Ne zaman ve nerede atılacağı ise O'nun ilmi ve
ezeli planı uyarınca takdir edilip belirlenmiştir.
Taşın atılışını yine kendi
iradesi ve konumları uyarınca melekler üstlenirler.
Bizler meleklerin nasıl olduklarını biliyor muyuz?

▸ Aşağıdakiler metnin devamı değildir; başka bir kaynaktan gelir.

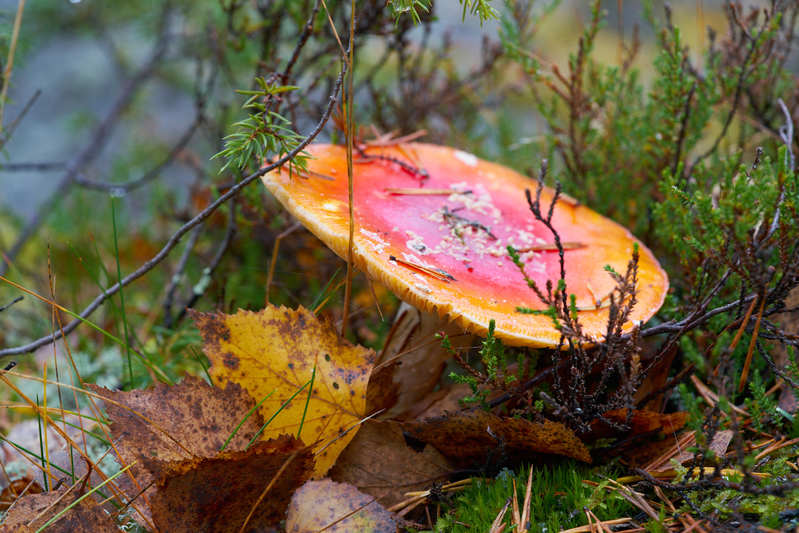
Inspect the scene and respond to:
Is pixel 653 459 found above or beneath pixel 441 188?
beneath

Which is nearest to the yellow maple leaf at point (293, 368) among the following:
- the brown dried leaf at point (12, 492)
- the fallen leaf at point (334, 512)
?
the fallen leaf at point (334, 512)

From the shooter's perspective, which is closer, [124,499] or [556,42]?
[124,499]

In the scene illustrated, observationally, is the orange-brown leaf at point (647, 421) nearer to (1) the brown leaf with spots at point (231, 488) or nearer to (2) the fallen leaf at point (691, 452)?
(2) the fallen leaf at point (691, 452)

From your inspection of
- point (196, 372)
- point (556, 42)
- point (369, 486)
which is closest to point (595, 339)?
point (369, 486)

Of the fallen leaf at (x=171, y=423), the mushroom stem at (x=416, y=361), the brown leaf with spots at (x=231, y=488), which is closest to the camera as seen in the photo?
the brown leaf with spots at (x=231, y=488)

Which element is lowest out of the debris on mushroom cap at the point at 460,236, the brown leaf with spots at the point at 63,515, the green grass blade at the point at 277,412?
the brown leaf with spots at the point at 63,515

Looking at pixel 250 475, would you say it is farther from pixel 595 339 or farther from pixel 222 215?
pixel 222 215

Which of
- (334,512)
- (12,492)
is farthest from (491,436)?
(12,492)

Onların bu kainat ve içinde bulunan canlı ve
cansız varlıklarla ilişki tarzlarını
kavrayabiliyor muyuz? Zaman zaman açığa vuran
dış görünüşlerine göre, kendimizden isimler
verdiğimiz kainat güçlerinin asıl yüzlerini
kavrayabiliyor muyuz? O halde Allah'ın bu güçlerden bazılarına
herhangi bir zamanda görev verdiğini, bu güçlerden bir kısmını
çeşitli şekillerde bazı insanların üzerine
dünyanın herhangi bir yerinde gönderdiğini bizlere
haber vermesine itiraz etmeye hakkımız yoktur. Bizlerin
bilgi adına sahip olduğumuz tek şey bu güçlerin
görünüşlerine dair bir takım varsayımlar,
nazariyeler ve temelsiz yorumlardan ibaret iken, ve bu güçlerin
gerçek şekilleri hala bizlerden uzak iken Allah'ın bu
konuda vermiş olduğu haberlere itiraz etmeye de
hakkımız yoktur. Bu yağan, ister volkanik bir
taş olsun, isterse başka bir taş olsun,
Allah'ın elinden çıkıyor. Onun sanatının
ve dilemesinin eseridir. Sırrı O'nun yüce katındadır,
bilinmez. Allah onu dilediği zaman, somut olarak meydana çıkarır.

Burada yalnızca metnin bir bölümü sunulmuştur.